Exercise requirements: Your job is to return every line of the listing holding the string "text".

Data for the task:

□ □ □

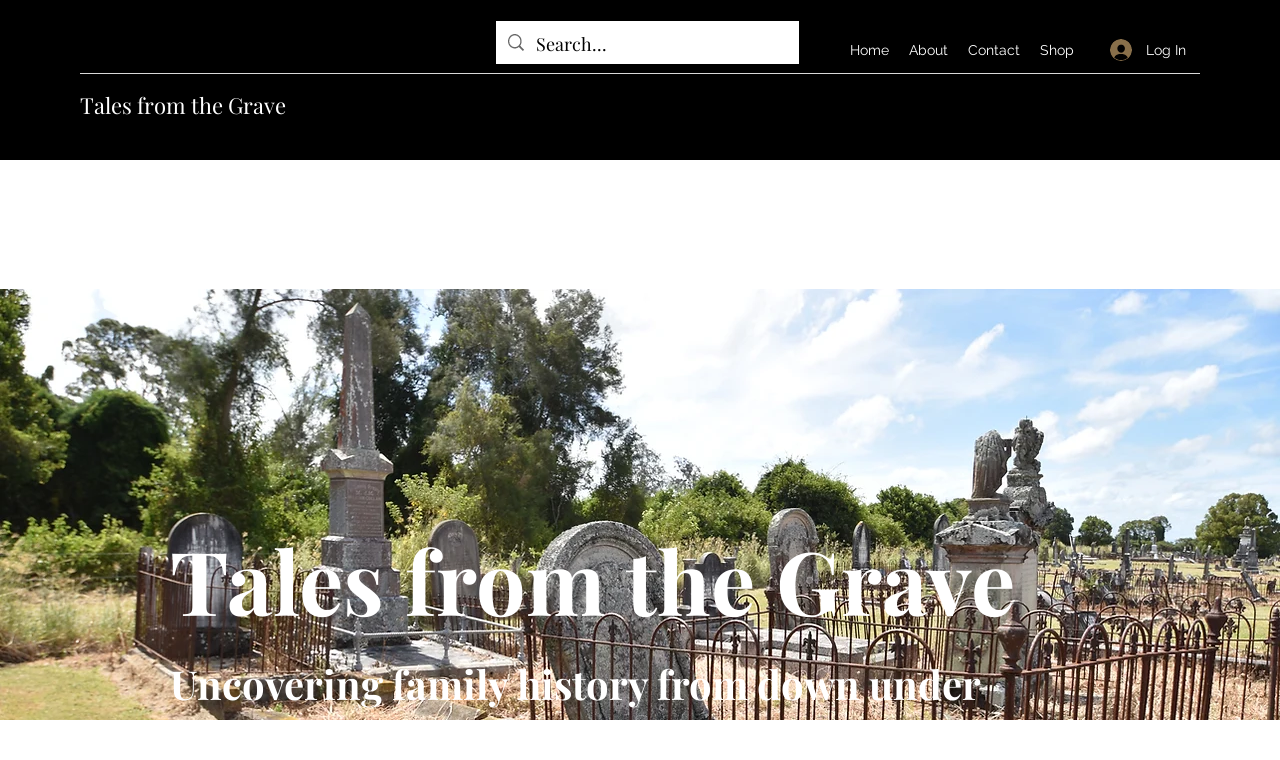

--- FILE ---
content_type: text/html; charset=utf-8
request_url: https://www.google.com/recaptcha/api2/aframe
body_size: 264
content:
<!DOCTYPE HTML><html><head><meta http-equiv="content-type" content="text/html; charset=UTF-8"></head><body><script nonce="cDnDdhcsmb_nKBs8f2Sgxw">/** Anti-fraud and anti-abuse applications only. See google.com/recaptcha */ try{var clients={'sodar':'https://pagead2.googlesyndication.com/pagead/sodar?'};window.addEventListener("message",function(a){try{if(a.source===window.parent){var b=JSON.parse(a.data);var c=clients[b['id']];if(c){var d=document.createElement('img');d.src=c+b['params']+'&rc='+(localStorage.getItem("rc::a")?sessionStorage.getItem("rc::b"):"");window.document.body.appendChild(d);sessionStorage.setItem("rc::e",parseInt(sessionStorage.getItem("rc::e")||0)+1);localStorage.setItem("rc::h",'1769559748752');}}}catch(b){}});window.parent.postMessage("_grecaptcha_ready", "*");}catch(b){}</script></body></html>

□ □ □

Exercise response:
content_type: text/html; charset=utf-8
<!DOCTYPE HTML><html><head><meta http-equiv="content-type" content="text/html; charset=UTF-8"></head><body><script nonce="cDnDdhcsmb_nKBs8f2Sgxw">/** Anti-fraud and anti-abuse applications only. See google.com/recaptcha */ try{var clients={'sodar':'https://pagead2.googlesyndication.com/pagead/sodar?'};window.addEventListener("message",function(a){try{if(a.source===window.parent){var b=JSON.parse(a.data);var c=clients[b['id']];if(c){var d=document.createElement('img');d.src=c+b['params']+'&rc='+(localStorage.getItem("rc::a")?sessionStorage.getItem("rc::b"):"");window.document.body.appendChild(d);sessionStorage.setItem("rc::e",parseInt(sessionStorage.getItem("rc::e")||0)+1);localStorage.setItem("rc::h",'1769559748752');}}}catch(b){}});window.parent.postMessage("_grecaptcha_ready", "*");}catch(b){}</script></body></html>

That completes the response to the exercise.